EXERCISE TEXT:
========================

Right, and then in terms of the sales force re-org there, have the reps either been able to go deeper into existing accounts, or you’re finding the reps being to able to open up new accounts, and I guess it’s a way of asking the installed base…

Kevin Sayer

Yes, I’ll take it…

Jayson Bedford – Raymond James

Sure.

Kevin Sayer

Yes, I’ll take it first and then Terry’s been out in the field also. What I’ve seen in the times I’ve seen that our guys are going a lot deeper into a lot of accounts where they’ve been before because of the performance and the acceptance of this product by the patients, that a lot of our long time physicians are seeing, is they prescribe GEN4, the reaction they’re getting is oh my gosh, this thing is wonderful and they are prescribing a lot more. We’re getting broader coverage as well, but my observation again anecdotally, I don’t have numbers sitting here, is we’re going a lot deeper with our existing physician base. Terry, you want to add to that?

Terry Gregg

Yes, certainly. With the – each year, we target a particular message, as I indicated in my prepared remarks. CGM first is the message of 2013 and then outreach patient-to-patient communication. But within the CGM first, we are beginning to see traction. I’ve mentioned there was anecdotal as we get information back on the field force. But certainly, they’re spending much more time in each office than they historically have because the physicians are willing to give them more patients.

Historically, it is always been much of a – unfortunately, a pump-centric type of environment in which they had to operate. And we’re moving the needle on that. We haven’t moved it dramatically, but we are moving the needle. So as a result of that, they are spending more time and as Kevin said, that means that they’re going deeper into each of those accounts.

And again, in many of these accounts, there are multiple endocrinologists who would be sufficient to say that not every single endocrinologist in a particular group practice would necessarily be prescribing any technology for that matter, let alone CGM. So they are broadening even within a group practice of endocrinology to call on more physicians.

========================

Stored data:
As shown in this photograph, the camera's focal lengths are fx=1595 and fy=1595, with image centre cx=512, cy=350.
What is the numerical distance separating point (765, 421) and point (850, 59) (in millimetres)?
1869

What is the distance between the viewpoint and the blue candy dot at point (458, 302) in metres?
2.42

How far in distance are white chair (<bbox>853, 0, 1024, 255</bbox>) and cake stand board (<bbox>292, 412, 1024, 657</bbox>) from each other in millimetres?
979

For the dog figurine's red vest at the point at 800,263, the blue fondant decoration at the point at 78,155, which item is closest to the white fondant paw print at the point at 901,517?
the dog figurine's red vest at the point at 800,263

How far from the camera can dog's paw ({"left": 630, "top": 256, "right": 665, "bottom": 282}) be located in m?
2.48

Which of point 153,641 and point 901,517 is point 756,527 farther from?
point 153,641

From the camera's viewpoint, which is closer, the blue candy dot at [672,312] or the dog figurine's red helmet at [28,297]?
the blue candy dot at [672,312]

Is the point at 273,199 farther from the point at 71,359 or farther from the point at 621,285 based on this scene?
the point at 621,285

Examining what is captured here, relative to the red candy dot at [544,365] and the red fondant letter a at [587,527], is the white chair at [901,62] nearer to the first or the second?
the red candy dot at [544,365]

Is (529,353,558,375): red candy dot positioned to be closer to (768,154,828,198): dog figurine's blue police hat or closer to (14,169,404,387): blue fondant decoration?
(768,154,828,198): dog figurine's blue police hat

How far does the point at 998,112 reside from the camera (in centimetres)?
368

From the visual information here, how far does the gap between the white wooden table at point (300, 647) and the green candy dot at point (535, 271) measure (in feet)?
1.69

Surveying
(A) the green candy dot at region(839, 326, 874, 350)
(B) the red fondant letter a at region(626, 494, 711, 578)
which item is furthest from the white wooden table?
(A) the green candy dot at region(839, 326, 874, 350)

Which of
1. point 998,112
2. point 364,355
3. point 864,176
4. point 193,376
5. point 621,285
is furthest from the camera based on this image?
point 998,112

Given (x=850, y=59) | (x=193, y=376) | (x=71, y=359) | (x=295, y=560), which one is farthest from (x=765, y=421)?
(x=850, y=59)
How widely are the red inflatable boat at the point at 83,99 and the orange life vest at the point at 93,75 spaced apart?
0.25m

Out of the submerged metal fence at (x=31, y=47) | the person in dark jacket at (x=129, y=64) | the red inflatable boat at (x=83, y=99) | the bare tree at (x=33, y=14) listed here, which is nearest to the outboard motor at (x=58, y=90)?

========================

EXERCISE BRIEF: Continue the conference call transcript about the sales reps and CGM, starting after its last sentence.

EXERCISE ANSWER:
And of course then in relationships with our partners, we oftentimes – they call on, in some cases, high insulin prescribing physicians who are not endocrinologists. You could certainly think that they were diabetologists, but we’re beginning to see scripts coming from those as well and that’s a little hard to make a judgment how much is coming in from patient-to-patient or how much is coming in from our referral from either a Tandem or an Animas, or even Roche partner.

Jayson Bedford – Raymond James

That’s helpful. Just last one for me and I’ll jump back in queue. Just to clarify the comment on utilization, is it fair to assume that it’s stable? It’s not going down or up at least on G4, it’s largely stable from what you’ve seen?

Kevin Sayer

At the very least, it is stable.

Jayson Bedford – Raymond James

Okay. Thank you.

Operator

Our next question comes from Mimi Pham from ABR Healthco. Please go ahead.

Mimi Pham – ABR Healthco

Hi, good afternoon. Just I guess a different way of asking the prior question. Last quarter, you said 60% to 65% of your startup kit sales were to new patients. To this quarter, was it same or higher?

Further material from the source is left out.